==== DATA SUPPLIED

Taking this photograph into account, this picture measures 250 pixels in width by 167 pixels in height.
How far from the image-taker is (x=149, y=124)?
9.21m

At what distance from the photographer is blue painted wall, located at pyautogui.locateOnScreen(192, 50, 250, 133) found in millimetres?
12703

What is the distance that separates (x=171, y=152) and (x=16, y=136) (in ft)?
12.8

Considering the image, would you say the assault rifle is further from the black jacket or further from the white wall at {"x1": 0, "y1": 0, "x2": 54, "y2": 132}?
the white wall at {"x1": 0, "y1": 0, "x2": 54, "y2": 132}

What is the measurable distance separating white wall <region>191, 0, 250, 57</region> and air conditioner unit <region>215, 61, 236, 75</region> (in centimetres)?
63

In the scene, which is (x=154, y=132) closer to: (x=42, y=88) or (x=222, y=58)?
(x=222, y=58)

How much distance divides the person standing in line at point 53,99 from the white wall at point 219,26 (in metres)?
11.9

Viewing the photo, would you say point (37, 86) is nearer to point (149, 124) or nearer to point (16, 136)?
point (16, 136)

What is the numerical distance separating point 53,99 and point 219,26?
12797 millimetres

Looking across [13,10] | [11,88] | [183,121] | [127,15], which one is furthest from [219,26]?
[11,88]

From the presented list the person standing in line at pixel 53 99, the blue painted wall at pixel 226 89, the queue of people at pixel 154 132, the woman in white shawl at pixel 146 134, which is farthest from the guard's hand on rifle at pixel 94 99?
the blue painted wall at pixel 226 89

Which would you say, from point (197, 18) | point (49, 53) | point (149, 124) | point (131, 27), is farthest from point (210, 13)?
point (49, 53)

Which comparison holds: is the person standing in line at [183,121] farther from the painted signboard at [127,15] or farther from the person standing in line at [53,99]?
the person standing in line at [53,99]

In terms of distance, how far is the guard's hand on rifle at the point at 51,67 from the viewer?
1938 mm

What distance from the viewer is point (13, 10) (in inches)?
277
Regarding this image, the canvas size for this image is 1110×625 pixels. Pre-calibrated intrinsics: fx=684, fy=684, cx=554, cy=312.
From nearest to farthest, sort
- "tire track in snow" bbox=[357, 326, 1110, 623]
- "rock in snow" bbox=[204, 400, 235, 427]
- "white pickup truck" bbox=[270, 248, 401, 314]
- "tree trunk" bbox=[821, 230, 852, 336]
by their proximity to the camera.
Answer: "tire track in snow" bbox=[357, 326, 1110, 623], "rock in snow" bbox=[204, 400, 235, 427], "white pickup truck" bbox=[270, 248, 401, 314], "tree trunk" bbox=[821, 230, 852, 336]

========

EXERCISE REQUIREMENTS: Reproduce all of the records above, replacing "guard's hand on rifle" with "guard's hand gripping the rifle" each time it occurs and keeping every other word unchanged.

TASK ANSWER:
Taking this photograph into account, this picture measures 250 pixels in width by 167 pixels in height.
How far from the image-taker is (x=149, y=124)?
9.21m

At what distance from the photographer is blue painted wall, located at pyautogui.locateOnScreen(192, 50, 250, 133) found in millimetres?
12703

What is the distance that separates (x=171, y=152) and (x=16, y=136) (in ft)?
12.8

Considering the image, would you say the assault rifle is further from the black jacket or further from the white wall at {"x1": 0, "y1": 0, "x2": 54, "y2": 132}?
the white wall at {"x1": 0, "y1": 0, "x2": 54, "y2": 132}

What is the measurable distance separating white wall <region>191, 0, 250, 57</region> and air conditioner unit <region>215, 61, 236, 75</region> (in centimetres)?
63

In the scene, which is (x=154, y=132) closer to: (x=42, y=88) or (x=222, y=58)?
(x=222, y=58)

How much distance divides the person standing in line at point 53,99 from the white wall at point 219,26 (in metres)?
11.9

Viewing the photo, would you say point (37, 86) is nearer to point (149, 124) or nearer to point (16, 136)?
point (16, 136)

What is the numerical distance separating point 53,99 and point 219,26?
12797 millimetres

Looking across [13,10] | [11,88] | [183,121] | [127,15], which one is furthest from [219,26]?
[11,88]

From the presented list the person standing in line at pixel 53 99, the blue painted wall at pixel 226 89, the queue of people at pixel 154 132, the woman in white shawl at pixel 146 134, which is farthest from the guard's hand gripping the rifle at pixel 94 99?
the blue painted wall at pixel 226 89

Which would you say, from point (197, 18) | point (49, 53) | point (149, 124) | point (131, 27), is farthest from point (210, 13)?
point (49, 53)

Which comparison holds: is the person standing in line at [183,121] farther from the painted signboard at [127,15] or farther from the person standing in line at [53,99]?
the person standing in line at [53,99]

In terms of distance, how far is the guard's hand gripping the rifle at the point at 51,67 from the viewer?
1938 mm

What distance from the viewer is point (13, 10) (in inches)?
277
Regarding this image, the canvas size for this image is 1110×625 pixels. Pre-calibrated intrinsics: fx=684, fy=684, cx=554, cy=312.
From nearest to farthest, sort
- "tire track in snow" bbox=[357, 326, 1110, 623]
- "rock in snow" bbox=[204, 400, 235, 427]
- "white pickup truck" bbox=[270, 248, 401, 314]
- "tree trunk" bbox=[821, 230, 852, 336]
by their proximity to the camera.
Answer: "tire track in snow" bbox=[357, 326, 1110, 623], "rock in snow" bbox=[204, 400, 235, 427], "white pickup truck" bbox=[270, 248, 401, 314], "tree trunk" bbox=[821, 230, 852, 336]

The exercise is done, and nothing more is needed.